The global coronavirus death toll topped 100,000 Friday as Easter celebrations around the world kicked off in near-empty churches with billions of people stuck indoors to halt the pandemic's deadly worldwide march.
The grim milestone came as the World Health Organization issued a dire warning that prematurely lifting lockdown restrictions - which have kept more than half the world's population in lockdown - could spark a "deadly resurgence" of the disease.
The extraordinary measures from New York to New Delhi to Naples have seen businesses and schools closed in a desperate bid to halt the virus's relentless spread and the International Monetary Fund said the world now faces the worst downturn since the Great Depression of the 1930s.
More than 1.6 million people have been infected around the world and the death toll hit 100,661 on Friday - nearly 70 percent in hard-hit Europe.
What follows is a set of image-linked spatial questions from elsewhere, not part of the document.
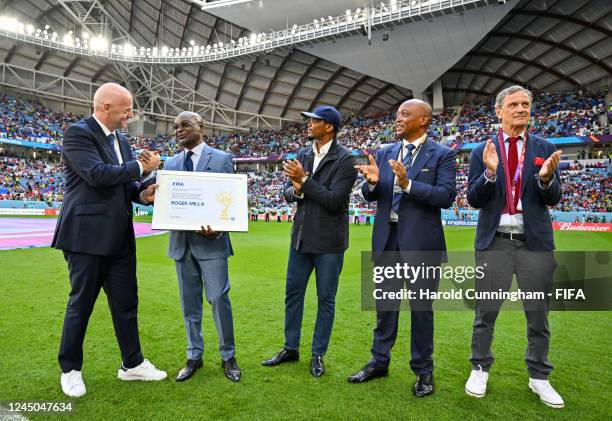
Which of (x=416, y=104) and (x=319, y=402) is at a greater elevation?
(x=416, y=104)

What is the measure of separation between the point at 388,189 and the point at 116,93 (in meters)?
2.37

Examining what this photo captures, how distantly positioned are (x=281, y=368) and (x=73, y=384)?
162 cm

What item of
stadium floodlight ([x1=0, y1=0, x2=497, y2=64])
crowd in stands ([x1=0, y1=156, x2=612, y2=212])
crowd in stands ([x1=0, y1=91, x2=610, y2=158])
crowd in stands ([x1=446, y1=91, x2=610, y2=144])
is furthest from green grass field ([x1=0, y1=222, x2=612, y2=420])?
crowd in stands ([x1=0, y1=91, x2=610, y2=158])

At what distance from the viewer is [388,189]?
135 inches

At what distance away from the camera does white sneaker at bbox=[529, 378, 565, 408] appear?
2.89 metres

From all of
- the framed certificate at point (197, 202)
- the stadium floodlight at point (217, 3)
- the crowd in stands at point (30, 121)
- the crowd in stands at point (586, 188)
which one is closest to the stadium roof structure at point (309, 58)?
the stadium floodlight at point (217, 3)

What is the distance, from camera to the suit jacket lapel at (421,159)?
3.34 meters

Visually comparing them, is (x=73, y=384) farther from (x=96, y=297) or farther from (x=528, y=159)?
(x=528, y=159)

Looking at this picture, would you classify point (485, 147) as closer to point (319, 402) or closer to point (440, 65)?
point (319, 402)

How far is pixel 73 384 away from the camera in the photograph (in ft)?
9.59

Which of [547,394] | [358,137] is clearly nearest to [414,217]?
[547,394]

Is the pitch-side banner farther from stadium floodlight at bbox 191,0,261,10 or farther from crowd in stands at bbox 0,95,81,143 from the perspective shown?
crowd in stands at bbox 0,95,81,143

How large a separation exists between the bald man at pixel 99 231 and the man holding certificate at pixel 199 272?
346 mm

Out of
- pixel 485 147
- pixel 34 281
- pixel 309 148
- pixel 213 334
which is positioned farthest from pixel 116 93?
pixel 34 281
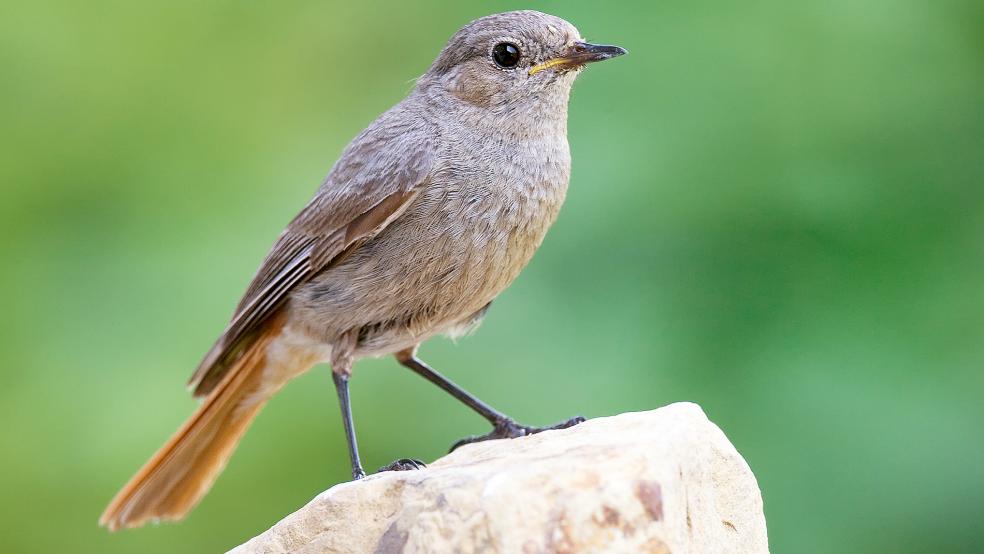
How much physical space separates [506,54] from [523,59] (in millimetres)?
70

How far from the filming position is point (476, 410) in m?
4.86

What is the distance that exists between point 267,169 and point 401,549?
291 cm

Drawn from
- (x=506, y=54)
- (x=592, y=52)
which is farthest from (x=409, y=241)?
(x=592, y=52)

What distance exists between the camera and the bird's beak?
4.39 metres

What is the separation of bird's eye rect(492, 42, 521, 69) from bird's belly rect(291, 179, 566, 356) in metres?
0.57

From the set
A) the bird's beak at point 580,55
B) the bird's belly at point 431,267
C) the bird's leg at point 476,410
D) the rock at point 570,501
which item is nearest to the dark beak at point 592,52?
the bird's beak at point 580,55

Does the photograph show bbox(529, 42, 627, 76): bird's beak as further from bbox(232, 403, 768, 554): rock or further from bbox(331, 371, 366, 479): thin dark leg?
bbox(232, 403, 768, 554): rock

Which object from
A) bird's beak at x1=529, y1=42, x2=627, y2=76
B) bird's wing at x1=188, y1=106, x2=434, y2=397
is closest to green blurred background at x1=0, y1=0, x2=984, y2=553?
bird's wing at x1=188, y1=106, x2=434, y2=397

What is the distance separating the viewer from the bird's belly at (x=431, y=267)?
424 cm

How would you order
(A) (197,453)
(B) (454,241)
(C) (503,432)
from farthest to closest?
(A) (197,453)
(C) (503,432)
(B) (454,241)

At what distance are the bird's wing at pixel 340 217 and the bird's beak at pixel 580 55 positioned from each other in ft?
1.61

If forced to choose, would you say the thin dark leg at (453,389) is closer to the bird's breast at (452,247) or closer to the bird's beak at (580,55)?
the bird's breast at (452,247)

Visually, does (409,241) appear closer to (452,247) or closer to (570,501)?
(452,247)

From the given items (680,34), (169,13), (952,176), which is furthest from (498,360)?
(169,13)
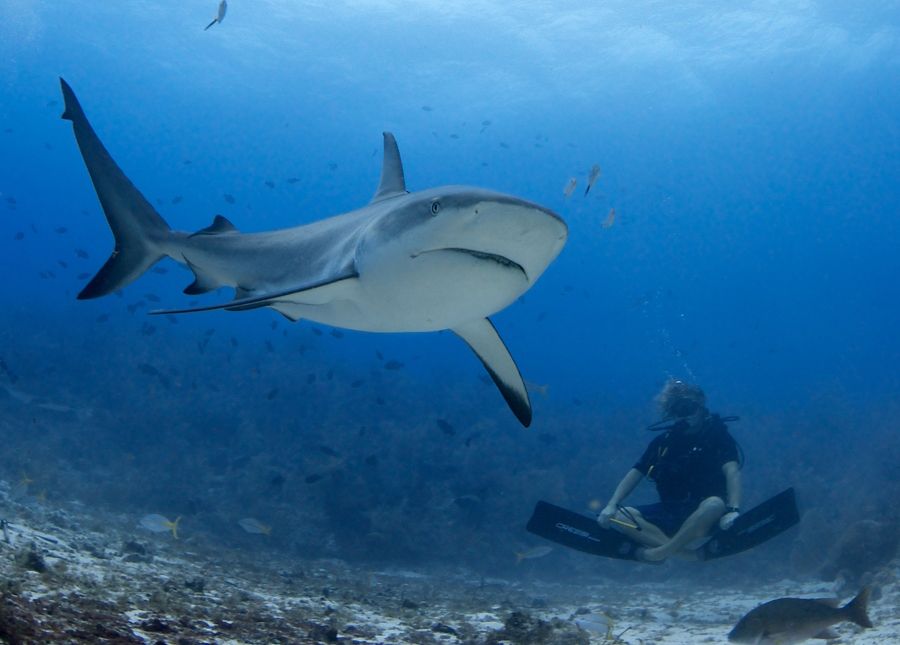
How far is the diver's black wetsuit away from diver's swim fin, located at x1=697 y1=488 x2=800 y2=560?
89 centimetres

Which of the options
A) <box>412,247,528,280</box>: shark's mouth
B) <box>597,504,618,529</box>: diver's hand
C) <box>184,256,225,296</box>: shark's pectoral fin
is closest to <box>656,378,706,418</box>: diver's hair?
<box>597,504,618,529</box>: diver's hand

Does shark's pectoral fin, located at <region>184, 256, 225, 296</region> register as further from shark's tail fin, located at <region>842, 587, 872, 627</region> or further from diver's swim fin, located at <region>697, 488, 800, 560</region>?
diver's swim fin, located at <region>697, 488, 800, 560</region>

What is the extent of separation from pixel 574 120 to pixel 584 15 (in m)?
19.3

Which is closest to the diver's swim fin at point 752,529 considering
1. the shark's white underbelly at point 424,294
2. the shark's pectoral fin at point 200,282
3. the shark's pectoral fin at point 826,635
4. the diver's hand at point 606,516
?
the diver's hand at point 606,516

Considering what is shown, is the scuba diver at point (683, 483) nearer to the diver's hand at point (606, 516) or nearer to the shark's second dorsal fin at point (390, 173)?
the diver's hand at point (606, 516)

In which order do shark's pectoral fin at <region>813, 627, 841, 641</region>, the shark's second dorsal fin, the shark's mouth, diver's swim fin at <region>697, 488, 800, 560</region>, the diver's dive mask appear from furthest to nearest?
the diver's dive mask
diver's swim fin at <region>697, 488, 800, 560</region>
the shark's second dorsal fin
shark's pectoral fin at <region>813, 627, 841, 641</region>
the shark's mouth

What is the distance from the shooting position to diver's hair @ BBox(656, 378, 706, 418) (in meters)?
8.51

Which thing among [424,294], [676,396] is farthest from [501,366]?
[676,396]

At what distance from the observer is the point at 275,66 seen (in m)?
45.2

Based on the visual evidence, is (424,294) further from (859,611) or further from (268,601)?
(859,611)

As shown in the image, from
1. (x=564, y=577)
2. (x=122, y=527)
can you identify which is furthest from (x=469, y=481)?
(x=122, y=527)

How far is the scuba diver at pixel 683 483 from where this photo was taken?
272 inches

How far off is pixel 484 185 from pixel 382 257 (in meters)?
52.1

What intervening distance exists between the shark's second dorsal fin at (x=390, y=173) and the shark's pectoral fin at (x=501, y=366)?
1619 millimetres
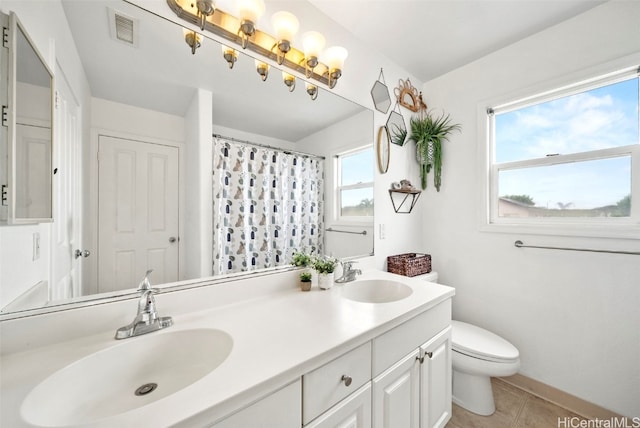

The United States, which has quickly emerged as a virus hotspot, clocked more than 1,700 new deaths on Thursday - bringing its toll to second highest after Italy - with more than 500,000 infections, by far the most of any country.
But even as deaths and infections continued their upward climb, officials in the United States and Europe expressed some hope the curve could be starting to flatten.
Weekend Easter celebrations that would normally see churches around the world packed with parishioners were replaced by an eerie emptiness Friday as lockdown orders kept millions from leaving their homes.
Even such hallowed traditions as the pope's Easter message are being revamped - Pope Francis will live-stream from the seclusion of his private library. "We have to respond to our confinement with all our creativity," the pontiff said. "We can either get depressed and alienated... or we can get creative."
Worshippers in Germany embraced social distancing orders to celebrate Good Friday - at a drive-in service held in the western city of Duesseldorf. "It was a sad feeling at first because I would have liked to be in my church," Catholic priest Frank Heidkamp told AFP, as hundreds of congregation members gathered in a parking lot for the service.
"With this car service we're trying to create a little bit of community," he added. More than four billion people are confined to their homes across swathes of the globe as governments imposed never-before-seen measures to halt the virus's deadly global march. This week, China started to ease months-old lockdown orders in Wuhan, where the virus first emerged in December.